* Tâches et exercices:
**1)** Dans le texte sur EasyMile, recopiez s'il vous plaît le passage allant de « Deux années seulement » jusqu'à « Voici son histoire. » inclus, en remplaçant « start-up » par « jeune pousse ».
**2)** D'après le texte sur EasyMile, depuis quelle année Robosoft développait-elle des algorithmes de vision artificielle ?
**3)** Prolongez le texte sur EasyMile à partir de sa dernière phrase.

Véhicules autonomes

EasyMile ou la naissance d’une pépite française

Deux années seulement après sa création, la start-up toulousaine EasyMile, s’installe au centre-ville de Toulouse sur une surface de 600 m2. Elle a déjà un rayonnement international, en atteste son bureau à Singapour, son partenariat avec DeNA Robotaxi au Japon, ses projets de bureaux à Denver et en Allemagne. Mais qui est cette start-up ? Voici son histoire.

En 2014, Ligier crée une joint-venture avec Robosoft nommée EasyMile et détenu à 50/50 par chacune des deux entreprises. Cette nouvelle entreprise a pour vocation de vendre une gamme complète de système de transports automatisés. La force de cette entreprise c’est de faire passer le véhicule autonome de l’ingénierie à l’industrialisation. En effet, Robosoft étudiait et développait depuis sa création en 1985 des algorithmes de vision artificielle visant notamment le déplacement de véhicules autonomes mais les applications de ces algorithmes restaient circonscrites comme le démontre les expériences menées au parc Vulcania avec le véhicule robuRIDE.

 

Vulcania

© Vulcania (Ci-dessus RobuRIDE, véhicule destiné au parc Vulcania, qui a été renommé VolvanBUL dans un second temps. Ce véhicule, entièrement autonome, a une précision de 2 cm sur un circuit de 1 km et il est conçu pour transporter 28 passagers à 12 km / h.)

 

Le VIPA (Véhicule Individuel Public Autonome) de Ligier montre aussi la limite d’un constructeur réputé de véhicules sans permis. Il s’agit d’un véhicule sans chauffeur ni GPS ; équipé d’un ordinateur et d’une seule caméra fixée à l’avant, l’engin se dirige grâce à sa mémoire visuelle (parcours vidéo enregistré). On voit les limites techniques de ce genre de véhicules qui disposent d’un seul moyen de navigation, mais avec le lancement de VIPA c’est un nouveau concept qui est né chez Ligier, celui d’ascenseur horizontal, concept qui deviendra même l’ADN de la future société EasyMile.

* Documents fournis:
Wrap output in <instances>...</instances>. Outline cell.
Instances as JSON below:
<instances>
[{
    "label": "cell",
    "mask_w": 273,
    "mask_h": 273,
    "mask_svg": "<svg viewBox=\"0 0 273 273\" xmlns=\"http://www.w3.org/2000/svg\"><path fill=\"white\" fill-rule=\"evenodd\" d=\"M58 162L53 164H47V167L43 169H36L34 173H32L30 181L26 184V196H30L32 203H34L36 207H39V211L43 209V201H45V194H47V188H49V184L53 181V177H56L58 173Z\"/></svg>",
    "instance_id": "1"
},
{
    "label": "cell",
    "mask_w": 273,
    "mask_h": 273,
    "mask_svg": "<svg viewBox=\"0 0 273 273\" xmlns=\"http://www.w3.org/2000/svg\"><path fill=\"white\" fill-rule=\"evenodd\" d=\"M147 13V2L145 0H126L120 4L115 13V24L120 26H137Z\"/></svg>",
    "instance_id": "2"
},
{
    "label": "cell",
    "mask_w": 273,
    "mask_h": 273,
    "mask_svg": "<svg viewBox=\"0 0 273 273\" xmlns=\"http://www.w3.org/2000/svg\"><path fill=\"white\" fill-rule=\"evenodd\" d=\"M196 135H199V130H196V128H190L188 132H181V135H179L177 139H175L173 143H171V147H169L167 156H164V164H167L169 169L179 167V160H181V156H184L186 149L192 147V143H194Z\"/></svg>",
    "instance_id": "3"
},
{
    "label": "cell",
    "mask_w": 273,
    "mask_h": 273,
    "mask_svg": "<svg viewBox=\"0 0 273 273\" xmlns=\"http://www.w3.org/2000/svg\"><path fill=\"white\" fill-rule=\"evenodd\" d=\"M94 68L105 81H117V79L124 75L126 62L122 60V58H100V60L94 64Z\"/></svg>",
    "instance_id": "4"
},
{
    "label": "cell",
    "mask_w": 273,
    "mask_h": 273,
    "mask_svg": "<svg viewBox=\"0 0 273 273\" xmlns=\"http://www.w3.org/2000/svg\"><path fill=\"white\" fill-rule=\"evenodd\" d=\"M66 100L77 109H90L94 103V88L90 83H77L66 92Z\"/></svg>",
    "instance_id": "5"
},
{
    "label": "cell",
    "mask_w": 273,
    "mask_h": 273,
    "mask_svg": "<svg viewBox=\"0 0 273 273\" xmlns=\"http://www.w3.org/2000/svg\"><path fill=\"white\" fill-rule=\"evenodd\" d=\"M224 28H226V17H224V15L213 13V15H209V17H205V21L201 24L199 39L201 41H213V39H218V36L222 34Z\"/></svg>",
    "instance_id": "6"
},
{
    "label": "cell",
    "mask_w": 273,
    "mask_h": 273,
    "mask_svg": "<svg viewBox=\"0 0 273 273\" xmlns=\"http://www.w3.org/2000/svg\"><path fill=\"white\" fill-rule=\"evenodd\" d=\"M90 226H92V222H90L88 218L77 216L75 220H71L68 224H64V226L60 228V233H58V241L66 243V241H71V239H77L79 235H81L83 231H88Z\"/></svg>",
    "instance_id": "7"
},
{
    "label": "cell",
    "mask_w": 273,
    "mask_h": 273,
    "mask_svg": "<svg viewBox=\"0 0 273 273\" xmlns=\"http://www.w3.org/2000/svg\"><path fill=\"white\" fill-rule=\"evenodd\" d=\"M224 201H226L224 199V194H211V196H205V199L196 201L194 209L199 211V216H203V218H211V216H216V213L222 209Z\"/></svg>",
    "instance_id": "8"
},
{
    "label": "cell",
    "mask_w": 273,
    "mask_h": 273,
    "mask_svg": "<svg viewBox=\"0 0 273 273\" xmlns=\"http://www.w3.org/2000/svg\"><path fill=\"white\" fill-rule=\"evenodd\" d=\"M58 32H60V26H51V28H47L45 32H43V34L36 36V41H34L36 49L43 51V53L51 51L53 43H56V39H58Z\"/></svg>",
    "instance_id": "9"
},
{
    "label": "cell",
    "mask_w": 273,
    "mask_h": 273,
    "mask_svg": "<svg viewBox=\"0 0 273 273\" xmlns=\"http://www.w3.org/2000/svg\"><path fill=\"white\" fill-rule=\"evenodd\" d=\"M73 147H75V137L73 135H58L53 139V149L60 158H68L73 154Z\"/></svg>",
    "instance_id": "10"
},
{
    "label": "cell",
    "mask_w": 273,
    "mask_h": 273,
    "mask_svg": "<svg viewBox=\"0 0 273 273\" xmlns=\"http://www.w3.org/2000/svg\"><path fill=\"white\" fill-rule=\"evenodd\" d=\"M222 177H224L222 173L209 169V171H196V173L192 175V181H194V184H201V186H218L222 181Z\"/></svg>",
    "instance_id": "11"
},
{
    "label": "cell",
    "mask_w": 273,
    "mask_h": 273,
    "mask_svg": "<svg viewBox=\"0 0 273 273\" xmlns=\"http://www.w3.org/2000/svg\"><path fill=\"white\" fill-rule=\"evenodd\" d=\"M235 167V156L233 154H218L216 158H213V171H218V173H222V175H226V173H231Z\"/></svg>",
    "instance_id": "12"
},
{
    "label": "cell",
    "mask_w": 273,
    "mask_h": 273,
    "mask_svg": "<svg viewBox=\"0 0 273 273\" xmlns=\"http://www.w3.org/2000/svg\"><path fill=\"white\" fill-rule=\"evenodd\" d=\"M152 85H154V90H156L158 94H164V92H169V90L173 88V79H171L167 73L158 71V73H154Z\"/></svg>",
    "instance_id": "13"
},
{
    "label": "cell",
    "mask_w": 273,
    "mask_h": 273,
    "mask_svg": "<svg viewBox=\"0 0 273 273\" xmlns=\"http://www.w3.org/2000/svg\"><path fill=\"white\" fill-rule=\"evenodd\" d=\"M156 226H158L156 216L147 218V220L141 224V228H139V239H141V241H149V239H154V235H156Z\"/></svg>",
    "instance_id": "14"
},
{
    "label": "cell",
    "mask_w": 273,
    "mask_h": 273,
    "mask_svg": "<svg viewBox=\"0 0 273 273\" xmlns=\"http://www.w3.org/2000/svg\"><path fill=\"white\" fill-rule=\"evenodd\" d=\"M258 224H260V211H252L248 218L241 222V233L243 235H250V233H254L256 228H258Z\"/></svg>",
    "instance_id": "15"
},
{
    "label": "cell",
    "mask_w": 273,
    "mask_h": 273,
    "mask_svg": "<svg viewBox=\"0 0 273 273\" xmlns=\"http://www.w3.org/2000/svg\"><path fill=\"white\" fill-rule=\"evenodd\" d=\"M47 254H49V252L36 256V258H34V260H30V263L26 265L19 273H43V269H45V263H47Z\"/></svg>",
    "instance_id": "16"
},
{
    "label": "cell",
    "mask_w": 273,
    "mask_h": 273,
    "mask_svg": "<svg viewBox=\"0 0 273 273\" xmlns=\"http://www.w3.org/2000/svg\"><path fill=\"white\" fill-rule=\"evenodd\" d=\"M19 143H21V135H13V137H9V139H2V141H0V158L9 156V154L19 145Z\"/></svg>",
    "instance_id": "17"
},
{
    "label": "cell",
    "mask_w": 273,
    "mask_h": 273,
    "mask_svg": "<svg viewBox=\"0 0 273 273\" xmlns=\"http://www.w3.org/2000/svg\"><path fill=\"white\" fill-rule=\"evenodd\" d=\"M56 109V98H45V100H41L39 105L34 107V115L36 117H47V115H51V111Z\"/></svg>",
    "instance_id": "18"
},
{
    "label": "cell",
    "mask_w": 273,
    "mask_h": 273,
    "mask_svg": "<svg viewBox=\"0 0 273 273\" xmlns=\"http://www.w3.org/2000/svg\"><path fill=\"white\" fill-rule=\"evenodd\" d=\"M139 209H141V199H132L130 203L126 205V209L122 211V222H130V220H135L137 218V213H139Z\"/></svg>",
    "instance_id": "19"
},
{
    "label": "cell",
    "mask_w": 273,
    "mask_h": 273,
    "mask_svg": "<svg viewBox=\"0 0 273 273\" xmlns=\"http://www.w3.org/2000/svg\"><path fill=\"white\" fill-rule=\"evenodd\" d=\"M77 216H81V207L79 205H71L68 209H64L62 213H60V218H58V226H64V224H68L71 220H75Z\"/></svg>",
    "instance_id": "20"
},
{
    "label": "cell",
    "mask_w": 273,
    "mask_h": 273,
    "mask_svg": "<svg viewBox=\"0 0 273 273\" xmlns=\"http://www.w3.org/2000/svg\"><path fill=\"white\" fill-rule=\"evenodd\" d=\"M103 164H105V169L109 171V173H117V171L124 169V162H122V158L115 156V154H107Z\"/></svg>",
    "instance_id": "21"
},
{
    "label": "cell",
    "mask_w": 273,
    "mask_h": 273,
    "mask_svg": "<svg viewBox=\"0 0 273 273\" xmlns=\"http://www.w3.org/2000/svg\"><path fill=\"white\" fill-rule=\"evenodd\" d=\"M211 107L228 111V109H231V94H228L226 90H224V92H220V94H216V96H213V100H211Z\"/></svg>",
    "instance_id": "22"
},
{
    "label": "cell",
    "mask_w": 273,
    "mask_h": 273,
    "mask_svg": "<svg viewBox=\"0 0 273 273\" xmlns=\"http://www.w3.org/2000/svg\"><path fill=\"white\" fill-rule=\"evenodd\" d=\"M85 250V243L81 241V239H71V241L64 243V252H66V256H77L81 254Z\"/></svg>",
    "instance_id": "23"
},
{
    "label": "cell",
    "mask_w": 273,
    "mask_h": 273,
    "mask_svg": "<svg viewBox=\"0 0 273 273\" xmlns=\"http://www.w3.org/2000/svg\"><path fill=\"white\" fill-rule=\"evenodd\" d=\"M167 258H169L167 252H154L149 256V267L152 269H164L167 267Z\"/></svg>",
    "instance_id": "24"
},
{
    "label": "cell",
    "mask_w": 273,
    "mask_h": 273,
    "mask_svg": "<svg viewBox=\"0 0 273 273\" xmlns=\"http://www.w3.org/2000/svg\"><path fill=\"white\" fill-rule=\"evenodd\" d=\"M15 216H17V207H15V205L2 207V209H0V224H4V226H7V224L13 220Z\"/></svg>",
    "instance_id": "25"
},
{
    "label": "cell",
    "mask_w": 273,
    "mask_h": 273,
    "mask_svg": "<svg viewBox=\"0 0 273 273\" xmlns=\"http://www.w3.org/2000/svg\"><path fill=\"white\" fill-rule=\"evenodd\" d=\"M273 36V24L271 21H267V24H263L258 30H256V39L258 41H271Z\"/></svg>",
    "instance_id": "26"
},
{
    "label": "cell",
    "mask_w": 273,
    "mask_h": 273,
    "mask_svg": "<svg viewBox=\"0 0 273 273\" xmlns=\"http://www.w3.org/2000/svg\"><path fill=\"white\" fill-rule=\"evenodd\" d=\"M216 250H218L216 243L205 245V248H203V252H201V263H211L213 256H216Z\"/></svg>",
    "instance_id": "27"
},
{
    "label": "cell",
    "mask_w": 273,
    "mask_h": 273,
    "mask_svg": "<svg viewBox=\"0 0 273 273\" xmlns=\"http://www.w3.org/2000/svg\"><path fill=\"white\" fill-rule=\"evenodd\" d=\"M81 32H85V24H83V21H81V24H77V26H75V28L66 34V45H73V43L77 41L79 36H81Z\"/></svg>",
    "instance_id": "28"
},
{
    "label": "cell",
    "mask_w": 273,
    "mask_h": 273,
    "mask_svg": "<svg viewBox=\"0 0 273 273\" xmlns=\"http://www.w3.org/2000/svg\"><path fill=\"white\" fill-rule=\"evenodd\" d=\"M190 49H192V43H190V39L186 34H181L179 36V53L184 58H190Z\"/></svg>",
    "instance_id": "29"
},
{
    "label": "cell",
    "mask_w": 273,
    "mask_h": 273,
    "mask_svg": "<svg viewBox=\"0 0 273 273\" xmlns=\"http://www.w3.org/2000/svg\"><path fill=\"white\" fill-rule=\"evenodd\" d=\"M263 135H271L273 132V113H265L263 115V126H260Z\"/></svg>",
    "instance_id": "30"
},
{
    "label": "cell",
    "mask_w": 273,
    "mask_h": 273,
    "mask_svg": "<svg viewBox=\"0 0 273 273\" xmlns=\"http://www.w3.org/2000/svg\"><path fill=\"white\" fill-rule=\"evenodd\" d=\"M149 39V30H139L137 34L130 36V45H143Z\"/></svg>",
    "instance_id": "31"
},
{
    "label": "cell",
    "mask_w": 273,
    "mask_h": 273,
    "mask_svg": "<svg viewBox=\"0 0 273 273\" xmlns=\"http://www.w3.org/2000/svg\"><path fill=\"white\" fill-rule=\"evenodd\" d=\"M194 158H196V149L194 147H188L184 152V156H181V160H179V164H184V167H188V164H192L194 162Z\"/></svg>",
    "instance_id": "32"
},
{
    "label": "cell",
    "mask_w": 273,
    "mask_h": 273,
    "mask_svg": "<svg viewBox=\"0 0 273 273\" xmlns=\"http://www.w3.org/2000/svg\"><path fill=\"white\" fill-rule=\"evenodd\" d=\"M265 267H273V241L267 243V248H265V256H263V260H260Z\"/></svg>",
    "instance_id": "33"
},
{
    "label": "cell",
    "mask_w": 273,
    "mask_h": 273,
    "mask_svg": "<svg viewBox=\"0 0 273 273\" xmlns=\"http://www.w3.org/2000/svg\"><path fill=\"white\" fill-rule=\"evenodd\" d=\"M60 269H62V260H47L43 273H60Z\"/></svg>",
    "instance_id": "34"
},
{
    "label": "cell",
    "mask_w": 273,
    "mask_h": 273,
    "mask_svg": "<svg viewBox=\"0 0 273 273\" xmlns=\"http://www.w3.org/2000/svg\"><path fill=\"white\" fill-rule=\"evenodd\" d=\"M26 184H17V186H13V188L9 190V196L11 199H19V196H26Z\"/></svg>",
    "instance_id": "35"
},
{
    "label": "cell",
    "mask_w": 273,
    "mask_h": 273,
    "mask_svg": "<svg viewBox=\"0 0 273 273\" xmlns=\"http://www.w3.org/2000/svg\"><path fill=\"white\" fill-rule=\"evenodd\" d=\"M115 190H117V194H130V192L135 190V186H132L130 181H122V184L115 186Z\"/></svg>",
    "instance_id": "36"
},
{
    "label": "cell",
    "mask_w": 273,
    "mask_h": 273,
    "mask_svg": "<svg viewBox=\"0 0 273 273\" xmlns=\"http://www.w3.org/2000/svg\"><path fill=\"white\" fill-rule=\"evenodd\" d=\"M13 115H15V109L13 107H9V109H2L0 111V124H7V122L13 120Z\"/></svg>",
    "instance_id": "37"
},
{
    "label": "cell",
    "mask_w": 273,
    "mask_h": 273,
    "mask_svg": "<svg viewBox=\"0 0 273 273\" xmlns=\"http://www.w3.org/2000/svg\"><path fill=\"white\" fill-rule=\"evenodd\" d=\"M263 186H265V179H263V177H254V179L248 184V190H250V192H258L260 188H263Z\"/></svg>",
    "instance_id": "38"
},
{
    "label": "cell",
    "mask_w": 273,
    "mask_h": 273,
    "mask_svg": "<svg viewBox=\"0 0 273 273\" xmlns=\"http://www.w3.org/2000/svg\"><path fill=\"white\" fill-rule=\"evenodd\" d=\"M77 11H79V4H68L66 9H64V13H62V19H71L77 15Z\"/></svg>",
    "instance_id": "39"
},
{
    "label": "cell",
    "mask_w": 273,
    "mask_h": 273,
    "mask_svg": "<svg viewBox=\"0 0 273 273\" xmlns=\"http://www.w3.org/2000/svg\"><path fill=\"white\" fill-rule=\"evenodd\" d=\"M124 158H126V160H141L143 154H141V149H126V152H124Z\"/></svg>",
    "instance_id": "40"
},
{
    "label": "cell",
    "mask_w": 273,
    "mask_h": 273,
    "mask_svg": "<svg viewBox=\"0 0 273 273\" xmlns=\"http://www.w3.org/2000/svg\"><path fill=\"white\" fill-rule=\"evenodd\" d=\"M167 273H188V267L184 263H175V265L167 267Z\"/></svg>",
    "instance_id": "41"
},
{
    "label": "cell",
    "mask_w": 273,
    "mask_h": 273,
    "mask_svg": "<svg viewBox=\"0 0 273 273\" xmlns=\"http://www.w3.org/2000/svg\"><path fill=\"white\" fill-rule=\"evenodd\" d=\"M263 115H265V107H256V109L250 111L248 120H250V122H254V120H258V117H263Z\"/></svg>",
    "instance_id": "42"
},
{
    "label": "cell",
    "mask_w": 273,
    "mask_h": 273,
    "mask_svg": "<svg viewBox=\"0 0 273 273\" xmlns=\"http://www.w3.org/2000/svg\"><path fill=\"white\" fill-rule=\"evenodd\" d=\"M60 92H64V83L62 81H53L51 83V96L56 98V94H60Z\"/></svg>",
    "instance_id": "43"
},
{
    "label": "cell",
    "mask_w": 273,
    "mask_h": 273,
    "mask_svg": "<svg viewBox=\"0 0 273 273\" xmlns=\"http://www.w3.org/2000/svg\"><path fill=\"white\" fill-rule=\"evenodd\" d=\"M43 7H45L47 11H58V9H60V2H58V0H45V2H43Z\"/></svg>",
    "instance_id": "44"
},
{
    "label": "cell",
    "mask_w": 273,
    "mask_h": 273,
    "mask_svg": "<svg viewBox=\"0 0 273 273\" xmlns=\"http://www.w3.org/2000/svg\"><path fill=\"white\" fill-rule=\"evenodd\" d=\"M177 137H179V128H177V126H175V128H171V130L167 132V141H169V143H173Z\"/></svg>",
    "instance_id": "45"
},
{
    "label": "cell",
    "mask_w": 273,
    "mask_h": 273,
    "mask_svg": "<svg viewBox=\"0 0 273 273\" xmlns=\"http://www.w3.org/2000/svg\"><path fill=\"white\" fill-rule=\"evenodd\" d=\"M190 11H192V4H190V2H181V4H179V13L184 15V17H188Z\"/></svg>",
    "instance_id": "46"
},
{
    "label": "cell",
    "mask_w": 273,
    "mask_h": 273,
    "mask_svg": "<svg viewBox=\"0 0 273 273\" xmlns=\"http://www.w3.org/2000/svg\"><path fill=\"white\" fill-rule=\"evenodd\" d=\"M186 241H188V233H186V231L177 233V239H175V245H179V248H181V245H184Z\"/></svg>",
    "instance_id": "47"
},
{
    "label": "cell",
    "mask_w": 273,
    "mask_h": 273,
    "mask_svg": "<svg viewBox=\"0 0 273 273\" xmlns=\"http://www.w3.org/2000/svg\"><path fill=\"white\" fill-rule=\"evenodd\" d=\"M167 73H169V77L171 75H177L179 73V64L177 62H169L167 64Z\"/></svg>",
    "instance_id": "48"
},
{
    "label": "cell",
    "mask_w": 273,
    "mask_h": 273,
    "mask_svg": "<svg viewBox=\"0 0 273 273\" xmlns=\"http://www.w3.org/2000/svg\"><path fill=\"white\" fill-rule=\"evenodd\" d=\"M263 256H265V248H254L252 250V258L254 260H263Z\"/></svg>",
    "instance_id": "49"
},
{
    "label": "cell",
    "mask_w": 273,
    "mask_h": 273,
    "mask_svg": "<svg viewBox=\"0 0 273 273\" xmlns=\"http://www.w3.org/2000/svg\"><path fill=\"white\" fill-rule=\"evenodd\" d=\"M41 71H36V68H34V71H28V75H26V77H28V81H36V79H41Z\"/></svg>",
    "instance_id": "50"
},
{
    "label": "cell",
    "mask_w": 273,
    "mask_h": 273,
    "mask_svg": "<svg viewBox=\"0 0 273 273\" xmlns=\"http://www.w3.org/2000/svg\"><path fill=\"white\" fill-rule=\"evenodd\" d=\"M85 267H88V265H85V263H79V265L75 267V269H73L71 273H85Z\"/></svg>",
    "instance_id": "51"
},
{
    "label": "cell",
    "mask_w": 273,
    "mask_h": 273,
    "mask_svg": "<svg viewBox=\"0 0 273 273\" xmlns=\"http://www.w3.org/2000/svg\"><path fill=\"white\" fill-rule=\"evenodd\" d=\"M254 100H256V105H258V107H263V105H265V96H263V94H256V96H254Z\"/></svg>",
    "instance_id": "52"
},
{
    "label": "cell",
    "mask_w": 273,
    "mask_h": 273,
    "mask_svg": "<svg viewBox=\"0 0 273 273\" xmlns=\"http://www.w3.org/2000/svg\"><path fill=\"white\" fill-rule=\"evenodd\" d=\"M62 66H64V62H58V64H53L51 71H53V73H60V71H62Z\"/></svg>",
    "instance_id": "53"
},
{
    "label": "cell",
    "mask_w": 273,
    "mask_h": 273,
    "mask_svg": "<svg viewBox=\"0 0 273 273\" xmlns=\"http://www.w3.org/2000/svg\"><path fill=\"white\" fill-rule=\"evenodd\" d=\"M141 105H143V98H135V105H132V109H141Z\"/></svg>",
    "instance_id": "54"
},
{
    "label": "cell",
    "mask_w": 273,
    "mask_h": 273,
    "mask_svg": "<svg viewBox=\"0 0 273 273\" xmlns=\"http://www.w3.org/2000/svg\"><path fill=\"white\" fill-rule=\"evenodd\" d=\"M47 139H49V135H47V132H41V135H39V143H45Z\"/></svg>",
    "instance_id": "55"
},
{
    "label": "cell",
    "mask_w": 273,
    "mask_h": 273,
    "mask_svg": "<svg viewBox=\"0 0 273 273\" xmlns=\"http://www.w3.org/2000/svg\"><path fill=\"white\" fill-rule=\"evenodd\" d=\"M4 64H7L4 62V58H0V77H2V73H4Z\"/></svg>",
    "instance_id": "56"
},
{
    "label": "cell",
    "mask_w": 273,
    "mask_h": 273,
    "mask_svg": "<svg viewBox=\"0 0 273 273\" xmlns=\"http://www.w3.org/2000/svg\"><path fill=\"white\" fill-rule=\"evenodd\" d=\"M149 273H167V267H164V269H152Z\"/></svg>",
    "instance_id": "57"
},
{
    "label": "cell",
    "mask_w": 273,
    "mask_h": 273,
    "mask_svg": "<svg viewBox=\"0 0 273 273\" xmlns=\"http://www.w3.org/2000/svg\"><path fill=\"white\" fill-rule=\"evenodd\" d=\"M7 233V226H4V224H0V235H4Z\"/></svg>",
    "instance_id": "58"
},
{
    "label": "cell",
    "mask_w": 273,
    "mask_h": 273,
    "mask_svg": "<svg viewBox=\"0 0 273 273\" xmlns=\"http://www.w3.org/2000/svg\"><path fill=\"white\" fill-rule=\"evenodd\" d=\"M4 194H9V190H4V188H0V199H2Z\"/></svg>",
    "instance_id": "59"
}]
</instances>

* Réponses aux exercices:
**1)**
Deux années seulement après sa création, la jeune pousse toulousaine EasyMile, s’installe au centre-ville de Toulouse sur une surface de 600 m2. Elle a déjà un rayonnement international, en atteste son bureau à Singapour, son partenariat avec DeNA Robotaxi au Japon, ses projets de bureaux à Denver et en Allemagne. Mais qui est cette jeune pousse ? Voici son histoire.

**2)** Depuis 1985, l'année de sa création.

**3)**
Ligier Vipa

© Ligier (Ci-dessus : VIPA, véhicule de Ligier qui est conçu pour accueillir trois à six passagers et évoluer à des vitesses comprises entre 5 et 20 km /h sur de courtes distances, de 300 m à 1,5 km.)

 

La naissance d’EasyMile est la rencontre du meilleur savoir-faire de ces deux entreprises. On peut ajouter à cet heureux événement, l’arrivée de Gilbert Gagnaire, nouveau directeur chez Robosoft, diplômé de l’école des Mines et fort de 25 ans d’expérience dans des sociétés technologiques à l’international. Il va rapidement recentrer le modèle économique de Robosoft sur les véhicules sans chauffeur et la robotique de santé. L’investissement par Gilbert Gagnaire de plus de trois millions d’euros dans Robosoft s’ajoute à ce repositionnement.

L’aboutissement de cette joint-venture ne se fait pas attendre avec l’arrivée d’EZ 10, un véhicule autonome alimenté par une batterie électrique et l’illustration même du concept d’ascenseur horizontal.